Trump's Big CON: He is the Dupable President

Another MUST READ: the Washington Post, Stephen K. Bannon’s remarkable admission: President Trump is easily duped, which states in full:

"The information that President Trump sees has been a major subplot of the White House's internal drama. Aides often privately describe the president as highly susceptible to acting upon the last piece of information he's seen — no matter how dubious. And controlling that flow of information is a big part of new White House Chief of Staff John F. Kelly's effort to right the ship and keep the Oval Office on-task.

But rarely do you see someone close to the president just come out and admit how unsophisticated he is as a consumer of information.

That's what Stephen K. Bannon did Monday night, though not quite in so many words. While chatting with Fox News's Sean Hannity, the former White House chief strategist suggested that Trump was essentially duped into supporting appointed Sen. Luther Strange (R-Ala.) in Tuesday's Alabama special-election runoff. And it wasn't really all that subtle.

Bannon, who along with Breitbart and some other Trump stalwarts, has endorsed former state Supreme Court justice Roy Moore against Strange, told Hannity that there needs to be a 'real … review' of how Trump came to the decision to endorse Strange.

'They tried to destroy Donald Trump; the same gang that is going after Roy Moore is the same gang that went after Donald Trump,' Bannon said. 'And I have to tell you, I think at some time later after [Tuesday], a real, you know, review has to be done of how President Trump got the wrong information and came down on the wrong side of the football here.'

Bannon's reasons for saying this are pretty apparent.

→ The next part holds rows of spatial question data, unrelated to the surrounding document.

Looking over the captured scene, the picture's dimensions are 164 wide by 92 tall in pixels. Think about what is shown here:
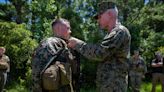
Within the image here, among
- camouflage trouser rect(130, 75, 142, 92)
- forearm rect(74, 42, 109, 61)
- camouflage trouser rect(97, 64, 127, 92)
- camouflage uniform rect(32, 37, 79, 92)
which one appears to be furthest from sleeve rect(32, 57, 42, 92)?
camouflage trouser rect(130, 75, 142, 92)

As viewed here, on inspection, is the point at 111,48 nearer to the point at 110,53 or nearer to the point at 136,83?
the point at 110,53

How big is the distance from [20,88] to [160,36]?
9.76m

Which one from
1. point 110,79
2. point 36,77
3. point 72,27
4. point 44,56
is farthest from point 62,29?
point 72,27

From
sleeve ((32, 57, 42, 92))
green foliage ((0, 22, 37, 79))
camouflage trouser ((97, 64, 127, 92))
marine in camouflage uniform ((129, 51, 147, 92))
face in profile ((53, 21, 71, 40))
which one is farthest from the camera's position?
green foliage ((0, 22, 37, 79))

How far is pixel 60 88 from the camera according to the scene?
654cm

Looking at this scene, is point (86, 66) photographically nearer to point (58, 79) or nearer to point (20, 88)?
point (20, 88)

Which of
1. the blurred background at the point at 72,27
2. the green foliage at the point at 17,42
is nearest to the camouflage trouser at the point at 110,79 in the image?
the blurred background at the point at 72,27

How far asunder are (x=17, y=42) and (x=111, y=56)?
61.7ft

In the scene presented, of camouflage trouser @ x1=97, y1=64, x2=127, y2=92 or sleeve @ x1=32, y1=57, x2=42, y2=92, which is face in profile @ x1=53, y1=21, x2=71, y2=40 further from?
camouflage trouser @ x1=97, y1=64, x2=127, y2=92

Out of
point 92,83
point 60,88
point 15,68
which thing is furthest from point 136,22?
point 60,88

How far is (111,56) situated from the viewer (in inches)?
245

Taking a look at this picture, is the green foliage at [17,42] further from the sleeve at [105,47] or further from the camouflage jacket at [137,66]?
the sleeve at [105,47]

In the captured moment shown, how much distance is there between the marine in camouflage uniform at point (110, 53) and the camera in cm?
616

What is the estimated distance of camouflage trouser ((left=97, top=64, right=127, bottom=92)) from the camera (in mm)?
6281
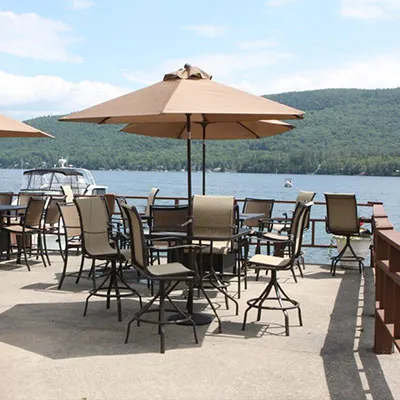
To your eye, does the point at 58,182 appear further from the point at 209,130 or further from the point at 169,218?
the point at 169,218

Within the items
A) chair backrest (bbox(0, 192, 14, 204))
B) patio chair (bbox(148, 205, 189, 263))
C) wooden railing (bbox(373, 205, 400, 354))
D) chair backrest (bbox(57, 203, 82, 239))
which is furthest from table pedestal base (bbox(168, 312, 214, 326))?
chair backrest (bbox(0, 192, 14, 204))

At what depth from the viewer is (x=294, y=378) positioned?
3.89 metres

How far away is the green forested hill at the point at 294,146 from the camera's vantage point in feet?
205

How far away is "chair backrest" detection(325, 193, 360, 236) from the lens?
27.1 feet

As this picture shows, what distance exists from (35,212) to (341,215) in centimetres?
394

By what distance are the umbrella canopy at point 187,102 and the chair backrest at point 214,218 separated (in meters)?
0.81

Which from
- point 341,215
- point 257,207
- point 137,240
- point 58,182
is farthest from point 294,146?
point 137,240

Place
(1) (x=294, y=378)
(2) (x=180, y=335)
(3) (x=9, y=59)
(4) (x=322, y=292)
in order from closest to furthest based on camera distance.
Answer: (1) (x=294, y=378)
(2) (x=180, y=335)
(4) (x=322, y=292)
(3) (x=9, y=59)

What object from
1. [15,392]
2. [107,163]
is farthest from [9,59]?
[107,163]

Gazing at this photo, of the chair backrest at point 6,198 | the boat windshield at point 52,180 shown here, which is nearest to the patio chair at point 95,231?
the chair backrest at point 6,198

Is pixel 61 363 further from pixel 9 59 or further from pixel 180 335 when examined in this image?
pixel 9 59

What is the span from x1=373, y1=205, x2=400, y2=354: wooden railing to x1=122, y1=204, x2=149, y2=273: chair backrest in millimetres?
1644

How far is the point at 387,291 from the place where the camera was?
13.8 feet

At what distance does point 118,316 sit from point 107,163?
202 ft
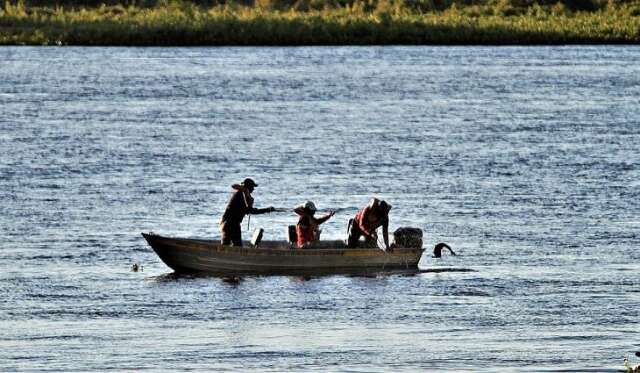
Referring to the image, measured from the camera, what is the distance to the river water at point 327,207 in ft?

Among them:

    He is signaling to potential Moore supporters that Strange really isn't Trump's kind of candidate and that they should feel good about voting for Moore.

    He is trying to give Trump an out after the special election — which Moore is favored to win — by suggesting that Moore was really the more Trumpian candidate all along.

    He is perhaps settling old White House scores by arguing that those around Trump don't have his interests at heart. (Bannon was one of those sources of information Kelly has sought to clamp down on.)

But making that argument — that Trump was duped — also means arguing that he is capable of being duped, and apparently rather easily in this case. Inherent in Bannon's argument is the idea that Trump either isn't discerning enough to make that endorsement decision for himself, or at least that he doesn't do enough homework.

Bannon is basically confirming everything aides have said privately about how unsophisticated Trump is in consuming information. This is the president of the United States, and Bannon is talking about him as if he's still a total political novice — a weather vane, even.

That's a pretty stunning admission coming from one of the people who has worked closest with Trump."